Book Launch + Solo Exhibition
»More Cars, Clothes and Cabbages«
Book Launch & Opening: Friday, September 16, 2016, 19h (Facebook Event)
Exhibition: September 17 – October 12, 2016
Opening hours: Wed, Fri & Sat 14-19h
Hannes Wanderer @ Peperoni Books:
“The ludicrous story about a black dot and a passport control that starts the book already says a lot about Torsten Schumann and his view of the world.
His images even say more. Namely, that life in the so called civilized world is full of curiosities. Schumann photographs on the street, nothing special actually. And yet we see in his book the sinking of the Titanic, a woman who disappears under a magic hat, a sausage, which mutates to a ventilation tube, a designer furniture made of foam and bottom panels and a bikeway turning into a rushing river. The provided order is permanently infiltrated – by coincidence, incapacity or ingenious ideas.
But that the book is so much fun and at the same time so complex and cryptic, is not a coincidence at all. We owe it to the skills of the photographer and his special view of the world. And maybe a little bit also to the pearl effect cover with tin appeal.”
Christer Ek @ who needs another photo blog:
“…Torsten likes to play with reality. He walks through the city, like everyone else, but it seems not to see the same things. He’s the kind of guy who, when you point your finger to show him something, turns his head to look at the other side. Nothing is more boring for him than the obvious!

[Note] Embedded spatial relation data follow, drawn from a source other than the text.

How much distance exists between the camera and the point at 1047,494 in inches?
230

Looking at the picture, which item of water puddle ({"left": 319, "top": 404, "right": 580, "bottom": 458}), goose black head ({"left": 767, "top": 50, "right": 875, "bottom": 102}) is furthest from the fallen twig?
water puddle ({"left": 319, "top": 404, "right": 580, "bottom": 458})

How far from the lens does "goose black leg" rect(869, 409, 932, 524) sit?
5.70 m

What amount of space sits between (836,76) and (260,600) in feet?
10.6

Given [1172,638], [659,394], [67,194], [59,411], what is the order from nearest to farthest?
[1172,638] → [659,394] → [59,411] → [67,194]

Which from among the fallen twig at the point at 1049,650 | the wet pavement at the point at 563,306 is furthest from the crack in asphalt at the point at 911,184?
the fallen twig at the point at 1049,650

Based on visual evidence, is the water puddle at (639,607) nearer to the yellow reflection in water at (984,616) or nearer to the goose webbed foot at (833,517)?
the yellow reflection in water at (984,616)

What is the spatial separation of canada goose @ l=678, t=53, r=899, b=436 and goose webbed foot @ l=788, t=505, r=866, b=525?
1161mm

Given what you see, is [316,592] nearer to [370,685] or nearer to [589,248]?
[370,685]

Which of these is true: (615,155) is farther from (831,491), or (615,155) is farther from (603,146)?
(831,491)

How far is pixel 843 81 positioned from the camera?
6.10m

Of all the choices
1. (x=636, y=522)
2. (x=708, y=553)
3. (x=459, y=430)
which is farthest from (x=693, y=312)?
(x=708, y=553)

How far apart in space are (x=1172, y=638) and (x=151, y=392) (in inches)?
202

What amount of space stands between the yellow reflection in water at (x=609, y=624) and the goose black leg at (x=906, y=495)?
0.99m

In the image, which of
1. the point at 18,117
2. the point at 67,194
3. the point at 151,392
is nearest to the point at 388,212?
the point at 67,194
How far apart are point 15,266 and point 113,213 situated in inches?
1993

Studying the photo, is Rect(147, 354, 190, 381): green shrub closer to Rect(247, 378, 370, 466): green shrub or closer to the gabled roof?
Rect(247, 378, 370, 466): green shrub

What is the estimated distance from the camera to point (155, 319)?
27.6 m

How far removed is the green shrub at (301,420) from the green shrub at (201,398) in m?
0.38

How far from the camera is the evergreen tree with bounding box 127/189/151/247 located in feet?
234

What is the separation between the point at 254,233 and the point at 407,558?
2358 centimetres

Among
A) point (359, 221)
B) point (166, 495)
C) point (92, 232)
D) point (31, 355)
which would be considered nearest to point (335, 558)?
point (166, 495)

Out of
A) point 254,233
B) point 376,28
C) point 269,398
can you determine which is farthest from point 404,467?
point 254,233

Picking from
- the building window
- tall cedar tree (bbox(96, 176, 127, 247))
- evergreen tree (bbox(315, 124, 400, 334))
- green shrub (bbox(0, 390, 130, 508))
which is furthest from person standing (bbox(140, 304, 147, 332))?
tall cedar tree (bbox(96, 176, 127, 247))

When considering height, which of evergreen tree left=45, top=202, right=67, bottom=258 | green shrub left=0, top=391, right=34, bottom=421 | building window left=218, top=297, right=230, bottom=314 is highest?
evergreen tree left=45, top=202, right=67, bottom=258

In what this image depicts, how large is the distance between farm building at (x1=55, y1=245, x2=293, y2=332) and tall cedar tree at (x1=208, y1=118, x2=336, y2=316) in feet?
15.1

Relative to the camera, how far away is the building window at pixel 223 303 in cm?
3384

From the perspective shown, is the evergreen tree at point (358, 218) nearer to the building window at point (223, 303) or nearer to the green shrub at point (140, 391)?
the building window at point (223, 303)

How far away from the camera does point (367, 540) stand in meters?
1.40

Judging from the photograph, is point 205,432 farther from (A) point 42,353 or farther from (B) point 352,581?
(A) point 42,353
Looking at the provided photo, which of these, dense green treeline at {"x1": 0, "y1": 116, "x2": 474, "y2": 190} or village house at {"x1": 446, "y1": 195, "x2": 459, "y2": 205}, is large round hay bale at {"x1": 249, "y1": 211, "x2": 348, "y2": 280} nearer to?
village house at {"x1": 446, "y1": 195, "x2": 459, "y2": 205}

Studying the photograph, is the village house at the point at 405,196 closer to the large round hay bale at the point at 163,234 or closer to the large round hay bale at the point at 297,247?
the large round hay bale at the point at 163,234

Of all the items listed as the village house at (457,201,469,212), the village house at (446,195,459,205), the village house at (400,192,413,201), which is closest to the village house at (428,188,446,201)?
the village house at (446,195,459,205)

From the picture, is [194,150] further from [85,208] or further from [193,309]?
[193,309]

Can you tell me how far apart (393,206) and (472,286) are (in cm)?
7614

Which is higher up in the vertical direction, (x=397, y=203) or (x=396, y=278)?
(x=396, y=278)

This way of looking at the world transports us into a fantasy world. I can not help but think of Lewis Carroll’s Alice, in which Torsten would be the mysterious rabbit that we want to follow and let it guide us in this mysterious world that is behind the scenes. It is a story passer, a revealer of the world. He allows us to understand what hitherto remained mysterious to us, what we do not see because of lack of understanding. We look at the world with distance, as spectators behind the mirror, and thus we discover the « behind the scenes » of these public spaces we travel regularly without paying attention.
… Each photograph is so « rich » that it takes time to read and reread this book. With each reading, we discover a detail that we had not noticed before. We have to take the time to fully understand this representation of the world.
Really, this little facetious rabbit still holds some surprises!”